Negación constante al toparse con una realidad desagradable.

En relaciones de pareja, problemas para respetar el espacio del otro.

Miedo al abandono.Dependencia emocional (“Si no me siento amado por X persona, no puedo ser feliz”; “Si no tengo a mano X objeto, no puedo sentirme bien”).

 Intolerancia a la frustración. Complejo de “rescatista” (quiere decir que aspiramos a resolver la vida de los demás y tomar decisiones por ellos). 

Tendencia a desarrollar adicciones (al alcohol, las drogas, el sexo, la cafeína, las compras…). Comportamiento impulsivo o socialmente negativo. Problemas de confianza. Personalidad positiva superficial (es decir que aparentamos ser muy positivos pero nos decepcionamos fácilmente cuando las cosas no salen como nos gustaría). Tendencia a la depresión y la ansiedad. 

Los beneficios del desapego

Desapegarse no es envilecer, tampoco significa que seamos malas personas por tomar la decisión de hacerlo.

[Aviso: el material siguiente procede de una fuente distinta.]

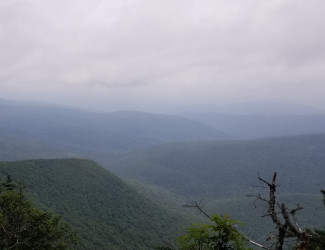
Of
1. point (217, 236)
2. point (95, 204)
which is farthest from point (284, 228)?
point (95, 204)

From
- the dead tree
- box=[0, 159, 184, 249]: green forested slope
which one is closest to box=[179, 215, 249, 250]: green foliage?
the dead tree

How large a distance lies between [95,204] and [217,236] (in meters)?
76.7

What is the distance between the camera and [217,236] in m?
14.3

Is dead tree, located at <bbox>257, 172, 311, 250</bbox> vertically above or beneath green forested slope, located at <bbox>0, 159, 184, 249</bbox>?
above

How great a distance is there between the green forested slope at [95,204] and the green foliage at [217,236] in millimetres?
48536

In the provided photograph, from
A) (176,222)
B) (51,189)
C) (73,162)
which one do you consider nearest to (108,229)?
(51,189)

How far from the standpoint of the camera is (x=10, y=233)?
16141 mm

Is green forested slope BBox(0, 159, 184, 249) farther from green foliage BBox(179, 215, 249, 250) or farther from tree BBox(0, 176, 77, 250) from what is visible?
green foliage BBox(179, 215, 249, 250)

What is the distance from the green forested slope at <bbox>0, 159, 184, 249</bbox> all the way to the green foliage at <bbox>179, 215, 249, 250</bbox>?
159ft

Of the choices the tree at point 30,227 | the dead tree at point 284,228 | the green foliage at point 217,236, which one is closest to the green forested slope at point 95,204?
the tree at point 30,227

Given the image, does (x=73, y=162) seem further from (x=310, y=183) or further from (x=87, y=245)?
(x=310, y=183)

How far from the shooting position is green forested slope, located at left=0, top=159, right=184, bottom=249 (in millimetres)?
69625

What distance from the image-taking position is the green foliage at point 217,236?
13500mm

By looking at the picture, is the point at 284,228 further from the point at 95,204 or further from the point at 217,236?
the point at 95,204
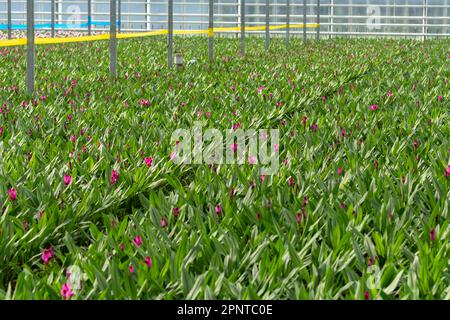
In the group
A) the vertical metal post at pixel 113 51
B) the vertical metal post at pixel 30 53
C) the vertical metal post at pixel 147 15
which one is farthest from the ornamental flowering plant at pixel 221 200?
the vertical metal post at pixel 147 15

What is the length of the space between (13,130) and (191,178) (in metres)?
1.86

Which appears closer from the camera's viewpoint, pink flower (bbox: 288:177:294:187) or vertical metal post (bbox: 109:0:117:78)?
pink flower (bbox: 288:177:294:187)

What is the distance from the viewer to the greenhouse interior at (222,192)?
3232 mm

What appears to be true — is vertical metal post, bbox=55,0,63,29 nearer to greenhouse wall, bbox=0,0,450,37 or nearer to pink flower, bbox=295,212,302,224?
greenhouse wall, bbox=0,0,450,37

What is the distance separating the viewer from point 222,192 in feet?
15.3

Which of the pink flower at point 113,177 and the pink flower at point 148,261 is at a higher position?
the pink flower at point 113,177

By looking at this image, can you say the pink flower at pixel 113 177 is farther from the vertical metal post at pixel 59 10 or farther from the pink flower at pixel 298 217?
the vertical metal post at pixel 59 10

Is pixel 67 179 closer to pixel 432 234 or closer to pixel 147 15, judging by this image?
pixel 432 234

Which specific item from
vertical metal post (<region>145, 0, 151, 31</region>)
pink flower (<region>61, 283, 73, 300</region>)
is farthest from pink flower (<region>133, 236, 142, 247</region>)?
vertical metal post (<region>145, 0, 151, 31</region>)

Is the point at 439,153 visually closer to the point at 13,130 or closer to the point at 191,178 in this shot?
the point at 191,178

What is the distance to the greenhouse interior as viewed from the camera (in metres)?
3.23
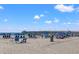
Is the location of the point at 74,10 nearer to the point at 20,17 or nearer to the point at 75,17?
the point at 75,17

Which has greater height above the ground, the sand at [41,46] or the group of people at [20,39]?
the group of people at [20,39]

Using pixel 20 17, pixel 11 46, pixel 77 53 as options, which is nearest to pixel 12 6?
pixel 20 17

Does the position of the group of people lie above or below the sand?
above

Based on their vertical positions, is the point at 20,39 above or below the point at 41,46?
above
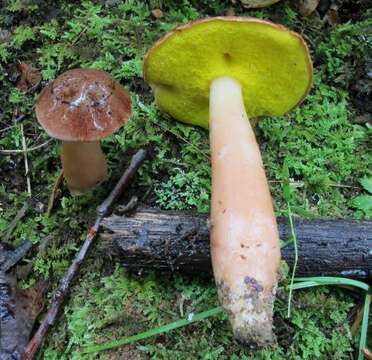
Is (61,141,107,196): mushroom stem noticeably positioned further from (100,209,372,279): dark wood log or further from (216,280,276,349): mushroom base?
(216,280,276,349): mushroom base

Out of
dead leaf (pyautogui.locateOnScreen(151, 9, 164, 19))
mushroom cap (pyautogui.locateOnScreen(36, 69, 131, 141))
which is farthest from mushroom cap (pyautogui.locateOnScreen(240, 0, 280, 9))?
mushroom cap (pyautogui.locateOnScreen(36, 69, 131, 141))

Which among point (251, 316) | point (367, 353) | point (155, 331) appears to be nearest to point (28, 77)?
point (155, 331)

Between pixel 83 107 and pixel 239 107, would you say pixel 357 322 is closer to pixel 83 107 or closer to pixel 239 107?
pixel 239 107

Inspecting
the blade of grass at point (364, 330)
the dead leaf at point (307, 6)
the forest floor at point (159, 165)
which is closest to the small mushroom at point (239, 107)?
the forest floor at point (159, 165)

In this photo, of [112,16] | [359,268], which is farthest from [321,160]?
[112,16]

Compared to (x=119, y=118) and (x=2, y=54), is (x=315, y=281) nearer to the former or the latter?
(x=119, y=118)

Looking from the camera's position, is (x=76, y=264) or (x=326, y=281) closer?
(x=326, y=281)
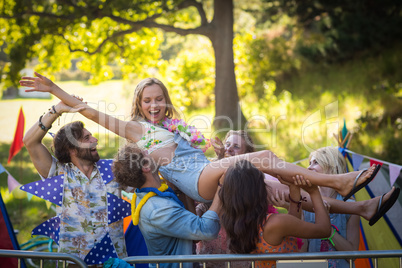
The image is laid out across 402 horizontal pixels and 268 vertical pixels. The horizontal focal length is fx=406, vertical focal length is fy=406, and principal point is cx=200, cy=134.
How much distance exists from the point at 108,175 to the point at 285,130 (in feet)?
25.5

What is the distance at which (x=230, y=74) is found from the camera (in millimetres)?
9734

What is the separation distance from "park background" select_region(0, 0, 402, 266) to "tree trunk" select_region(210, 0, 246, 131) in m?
0.02

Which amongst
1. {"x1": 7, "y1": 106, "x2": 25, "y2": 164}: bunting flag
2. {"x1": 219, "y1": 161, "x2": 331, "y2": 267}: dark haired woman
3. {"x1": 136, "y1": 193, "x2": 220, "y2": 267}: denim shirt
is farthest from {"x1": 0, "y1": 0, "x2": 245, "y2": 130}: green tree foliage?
{"x1": 219, "y1": 161, "x2": 331, "y2": 267}: dark haired woman

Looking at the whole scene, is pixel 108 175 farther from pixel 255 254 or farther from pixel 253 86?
pixel 253 86

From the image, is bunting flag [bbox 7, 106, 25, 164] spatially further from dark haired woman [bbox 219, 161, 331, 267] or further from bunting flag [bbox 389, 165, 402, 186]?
bunting flag [bbox 389, 165, 402, 186]

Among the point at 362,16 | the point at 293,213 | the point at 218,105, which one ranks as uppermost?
the point at 362,16

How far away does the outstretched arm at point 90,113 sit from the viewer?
2938 millimetres

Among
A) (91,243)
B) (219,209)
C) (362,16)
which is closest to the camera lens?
(219,209)

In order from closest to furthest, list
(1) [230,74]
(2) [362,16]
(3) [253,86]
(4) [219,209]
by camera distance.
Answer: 1. (4) [219,209]
2. (1) [230,74]
3. (2) [362,16]
4. (3) [253,86]

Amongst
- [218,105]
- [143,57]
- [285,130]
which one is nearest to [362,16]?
[285,130]

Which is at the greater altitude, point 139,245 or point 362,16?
point 362,16

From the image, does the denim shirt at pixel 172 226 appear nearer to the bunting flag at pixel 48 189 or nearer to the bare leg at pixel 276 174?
the bare leg at pixel 276 174

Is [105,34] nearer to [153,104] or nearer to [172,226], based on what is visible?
[153,104]

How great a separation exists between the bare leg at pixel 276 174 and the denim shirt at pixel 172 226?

Al contrario, necesitamos aprender a soltar para ofrecer lo mejor de nosotros al mundo. 

Cuando dejamos ir experiencias dolorosas y soltamos todo aquello que ya no pertenece a nuestra vida, toda la energía puesta en atarnos a ilusiones inútiles puede ser redirigida a fines productivos. Los beneficios son: 

Un mejor uso de nuestra imaginación y creatividad. Energía y motivación para adoptar hábitos más saludables (como hacer ejercicio y cuidar de nosotros mismos). La ansiedad comienza a desaparecer, y también los síntomas de depresión. Nuevas oportunidades llegan a nuestra vida. Es más sencillo obtener un mejor empleo, una mejor casa, incluso entablar una mejor relación de pareja cuando tenemos las manos libres y estamos abiertos a recibir. Resiliencia fortalecida para hacer frente incluso a los momentos más difíciles de la vida. Obtenemos claridad de pensamiento, y eso nos ayuda a materializar la vida que soñamos. 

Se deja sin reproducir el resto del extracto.